Belge Bölümü:
▬▬▬▬▬▬

Mazallah siperde yanına bir ateist düşse…

Şu vatanı en çok seven, bir derde düştüğünde ilk yardıma koşacak iki kişi var: sen ve ben. Bu tuhaf mutluluğu nasıl hazmettik peki?

Marifet saydığımdan değil ama pek televizyon izlemiyorum. İnternette bunca çok şey varken aklıma bile gelmiyor. Ve evet dizileri de izleyemiyorum. Bu yüzden çoğu sohbette oyun dışı kalıyor, turist muamelesi görüyorum. Ana haber bültenlerini de izleyemiyorum (buna rağmen Türkiye ve dünyaya dair izleyenlerden daha güncel bilgilere sahibim. Haberciler için düşünülmesi gereken bir ayrıntı).

YouTube’da rutin turlarımı atarken atv Haber’de yayınlanan bir videoya denk geldim. Genelkurmay Başkanlığı arşivinden çıkma Kurtuluş savaşı görüntüleri. Yayına hazırlanış sırasında Türk medyasının ajitasyon ve istismar tutkusundan fazlasıyla nasibini almış ama yine de çıplak gerçeğinden bir şey yitirmemiş. Sesi kapatıp dinleseniz dahi savaşın anlamsızlığını ve insanlık dışı doğasını yansıtma açısından fazlasıyla yeterli.

▬▬▬▬▬▬

[Çıkarılan veri girdileri]
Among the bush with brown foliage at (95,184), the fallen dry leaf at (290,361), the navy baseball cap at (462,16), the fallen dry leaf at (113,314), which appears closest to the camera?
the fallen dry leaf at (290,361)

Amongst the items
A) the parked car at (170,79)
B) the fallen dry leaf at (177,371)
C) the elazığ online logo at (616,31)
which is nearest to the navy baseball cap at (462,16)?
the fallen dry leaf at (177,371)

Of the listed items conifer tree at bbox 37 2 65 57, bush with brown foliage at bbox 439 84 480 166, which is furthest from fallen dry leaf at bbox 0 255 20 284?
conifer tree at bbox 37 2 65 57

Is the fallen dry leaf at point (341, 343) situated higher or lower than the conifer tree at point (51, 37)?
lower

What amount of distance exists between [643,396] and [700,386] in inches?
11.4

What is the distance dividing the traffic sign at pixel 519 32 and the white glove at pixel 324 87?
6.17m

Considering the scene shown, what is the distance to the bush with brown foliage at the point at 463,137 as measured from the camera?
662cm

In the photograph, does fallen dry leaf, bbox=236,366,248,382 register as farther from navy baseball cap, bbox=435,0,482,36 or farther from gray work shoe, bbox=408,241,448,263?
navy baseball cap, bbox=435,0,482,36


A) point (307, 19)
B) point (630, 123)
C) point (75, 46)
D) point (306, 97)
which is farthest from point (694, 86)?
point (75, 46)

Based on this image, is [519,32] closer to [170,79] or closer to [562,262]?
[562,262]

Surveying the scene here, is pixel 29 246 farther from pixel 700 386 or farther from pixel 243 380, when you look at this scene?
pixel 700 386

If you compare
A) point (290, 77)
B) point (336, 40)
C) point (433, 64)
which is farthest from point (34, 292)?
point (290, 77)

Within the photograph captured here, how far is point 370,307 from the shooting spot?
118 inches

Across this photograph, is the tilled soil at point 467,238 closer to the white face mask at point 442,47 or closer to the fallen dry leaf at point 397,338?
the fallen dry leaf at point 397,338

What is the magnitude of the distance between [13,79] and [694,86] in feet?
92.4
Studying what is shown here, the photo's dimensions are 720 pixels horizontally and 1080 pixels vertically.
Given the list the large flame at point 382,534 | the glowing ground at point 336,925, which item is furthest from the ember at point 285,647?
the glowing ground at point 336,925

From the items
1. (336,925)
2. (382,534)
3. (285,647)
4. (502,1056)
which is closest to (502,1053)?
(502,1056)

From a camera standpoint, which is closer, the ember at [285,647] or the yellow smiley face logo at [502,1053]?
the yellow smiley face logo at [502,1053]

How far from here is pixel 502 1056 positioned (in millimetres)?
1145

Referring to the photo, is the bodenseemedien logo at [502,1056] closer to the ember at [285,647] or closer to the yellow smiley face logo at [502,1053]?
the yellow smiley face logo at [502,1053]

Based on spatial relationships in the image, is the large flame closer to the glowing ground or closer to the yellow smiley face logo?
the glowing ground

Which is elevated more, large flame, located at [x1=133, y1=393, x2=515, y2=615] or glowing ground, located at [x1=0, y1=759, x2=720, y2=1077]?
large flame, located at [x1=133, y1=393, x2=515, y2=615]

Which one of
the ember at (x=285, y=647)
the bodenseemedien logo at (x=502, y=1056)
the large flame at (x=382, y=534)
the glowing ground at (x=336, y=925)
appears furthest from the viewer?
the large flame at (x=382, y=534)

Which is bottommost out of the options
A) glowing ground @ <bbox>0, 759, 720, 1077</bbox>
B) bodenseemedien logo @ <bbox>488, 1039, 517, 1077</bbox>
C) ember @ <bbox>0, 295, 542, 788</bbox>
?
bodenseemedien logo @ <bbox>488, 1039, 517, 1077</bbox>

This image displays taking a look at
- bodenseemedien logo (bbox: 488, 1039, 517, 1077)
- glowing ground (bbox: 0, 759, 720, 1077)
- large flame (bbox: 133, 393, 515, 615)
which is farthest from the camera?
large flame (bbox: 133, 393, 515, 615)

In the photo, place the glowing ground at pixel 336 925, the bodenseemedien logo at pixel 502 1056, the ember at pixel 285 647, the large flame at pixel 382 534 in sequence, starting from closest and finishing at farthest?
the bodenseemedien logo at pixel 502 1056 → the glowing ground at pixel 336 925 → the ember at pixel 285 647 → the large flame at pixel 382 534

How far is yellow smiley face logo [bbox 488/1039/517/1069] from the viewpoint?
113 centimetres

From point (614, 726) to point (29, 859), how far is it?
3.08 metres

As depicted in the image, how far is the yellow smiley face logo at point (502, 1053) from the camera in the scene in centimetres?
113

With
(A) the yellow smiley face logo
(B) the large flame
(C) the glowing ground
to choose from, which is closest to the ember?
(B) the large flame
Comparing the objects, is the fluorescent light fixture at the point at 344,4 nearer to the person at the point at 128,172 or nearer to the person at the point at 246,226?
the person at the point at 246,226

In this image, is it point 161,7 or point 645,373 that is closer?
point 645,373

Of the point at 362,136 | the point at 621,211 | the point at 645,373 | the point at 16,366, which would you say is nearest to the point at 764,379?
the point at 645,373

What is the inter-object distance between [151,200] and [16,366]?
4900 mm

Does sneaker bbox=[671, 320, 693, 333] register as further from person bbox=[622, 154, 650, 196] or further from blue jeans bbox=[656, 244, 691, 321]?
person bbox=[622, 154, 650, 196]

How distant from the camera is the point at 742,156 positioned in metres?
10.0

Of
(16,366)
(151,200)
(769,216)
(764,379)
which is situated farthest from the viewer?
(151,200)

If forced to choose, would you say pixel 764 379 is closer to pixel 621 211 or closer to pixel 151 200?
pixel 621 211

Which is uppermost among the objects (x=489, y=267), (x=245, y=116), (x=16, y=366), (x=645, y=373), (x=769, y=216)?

▬▬▬▬▬▬

Belge bölümünde "Marifet saydığımdan değil" ifadesinden "açısından fazlasıyla yeterli." ifadesine kadar her şeyi yeniden yazın ve "televizyon" adını "radyo" olarak değiştirin.

Marifet saydığımdan değil ama pek radyo izlemiyorum. İnternette bunca çok şey varken aklıma bile gelmiyor. Ve evet dizileri de izleyemiyorum. Bu yüzden çoğu sohbette oyun dışı kalıyor, turist muamelesi görüyorum. Ana haber bültenlerini de izleyemiyorum (buna rağmen Türkiye ve dünyaya dair izleyenlerden daha güncel bilgilere sahibim. Haberciler için düşünülmesi gereken bir ayrıntı).

YouTube’da rutin turlarımı atarken atv Haber’de yayınlanan bir videoya denk geldim. Genelkurmay Başkanlığı arşivinden çıkma Kurtuluş savaşı görüntüleri. Yayına hazırlanış sırasında Türk medyasının ajitasyon ve istismar tutkusundan fazlasıyla nasibini almış ama yine de çıplak gerçeğinden bir şey yitirmemiş. Sesi kapatıp dinleseniz dahi savaşın anlamsızlığını ve insanlık dışı doğasını yansıtma açısından fazlasıyla yeterli.